The presidential candidates who looked worst after Joe Biden’s cracking Super Tuesday performance were not Bernie Sanders, Elizabeth Warren and Mike Bloomberg. They were John Kasich, Ted Cruz, Marco Rubio and Ben Carson, who could not manage, before Super Tuesday in 2016, to prevent the hostile takeover of the Republican Party by a divisive hothead.

That is a cheap shot, but only because it is unfair to single out four men in a party whose entire political and legislative leadership capitulated with minimal resistance to a populist candidate who openly hated them. In the 2016 Republican primaries, Donald Trump did not win a majority of the vote in any state until April 19. Some type of early, concerted action by Republican candidates and leaders might have prevented Trump’s rise — or at least offered a serious example of resistance to future Republicans.

How do we know this would have been possible? Because it just happened in the other party. Democratic leaders have also seen the rise of a populist candidate who openly hates them. But in this case, two center-left candidates — Amy Klobuchar and Pete Buttigieg — sacrificed their presidential ambitions and endorsed Biden for the sake of their party. That is the political equivalent of two soldiers jumping on a grenade to save their platoon. And on Super Tuesday, self-identified Democrats in large numbers — by a 20-point margin in North Carolina, a 30-point margin in Virginia and a 50-point margin in Alabama — supported a self-identified Democrat over a self-identified socialist revolutionary.

We do not yet know if this effort to preserve the Democratic Party will succeed. But one thing is certain: The Democratic Party still exists as an institution. Prominent Democratic politicians still think that conspicuous loyalty to their party will bring respect and future preferment. Many Democratic voters clearly prefer their traditional identity and are refusing to live inside a demagogue’s distorted dream.

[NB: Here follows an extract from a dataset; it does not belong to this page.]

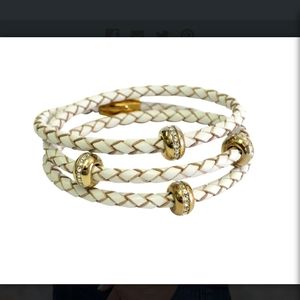 Triple Leather Wrap Bracelet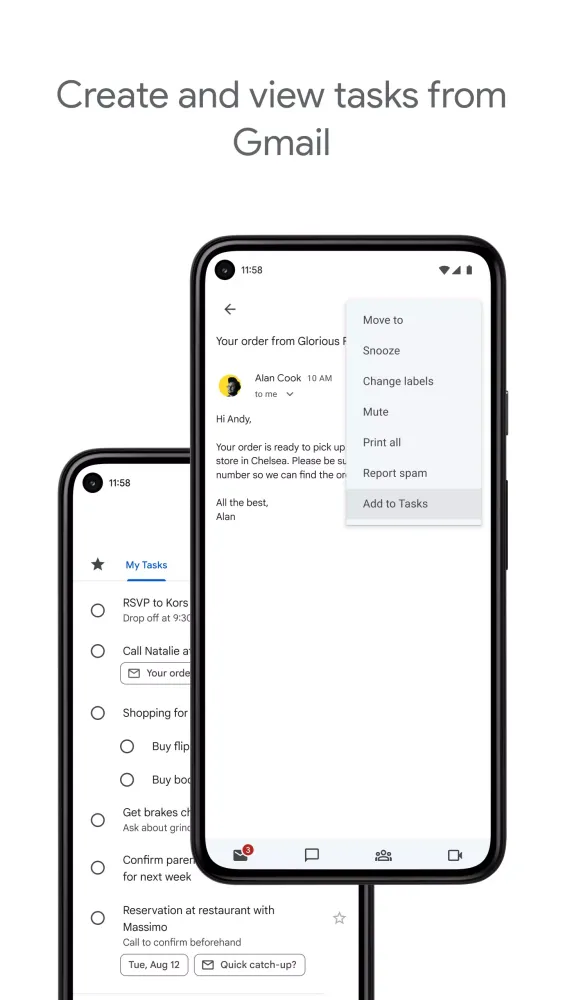 Google Tasks应用截图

Democrats do have an advantage over their Republican counterparts: an immediate example to recoil from. The Trump takeover of the GOP demonstrates that some political choices are difficult to unmake, like trying to un-stir cream from your coffee. Because partisanship is so powerful, many Democrats would feel compelled to support a President Sanders the way Republicans now support President Trump. And this would likely turn their partisan duty into the justification of one man’s eccentricities and extremism. Whatever a President Biden’s flaws may be, defending him would at least be the defense of a distinctly Democratic cause.

The Democratic Party is blessed with an abundance of rational partisans. And a subset of that blessing is this: The most loyal constituents of the Democratic Party — African Americans — tend to be prudent and practical voters. In contrast, the most loyal constituents of the Republican Party — white evangelical Christians — have been easy converts to a personality cult.

There is, of course, diversity of opinion within any group of voters. But the collective role played by African American voters in this election has been particularly decisive. It was black voters — first in South Carolina and then in Virginia, Texas, Tennessee, North Carolina and Alabama — who saved Biden’s candidacy, saved the possibility of a center-left Democratic Party and saved the hope that U.S. politics can consist of something more than anger and grievance.

Some African American support for Biden is based on familiarity. When people in crowds chant, “We know Joe!,” they are saying they have seen his empathy and decency demonstrated over decades. That type of trust cannot be bought with paid advertising.

But apart from affection for Biden, African American voters have a reputation for favoring center-left, establishment candidates over liberal alternatives. They tend to view the stakes of certain political results — such as the reelection of a president who feeds racism as a political strategy — as very high. And their broad reaction to this heightened sense of risk is pragmatism in avoiding destructive outcomes. This is a healthy political instinct.

Contrast this again with the GOP’s most loyal cohort, white evangelicals. They also tend to view the stakes of politics as very high, but their reaction to risk has been to trust a profane, cruel, lawless strongman to defend their interests. This has enabled a presidential assault on institutions that frustrate his will.

Often in U.S. history, it has fallen to African Americans to clarify, articulate and embody America’s partially realized creed. Once more have they defended a humane, democratic liberalism when others did not find it important or convenient.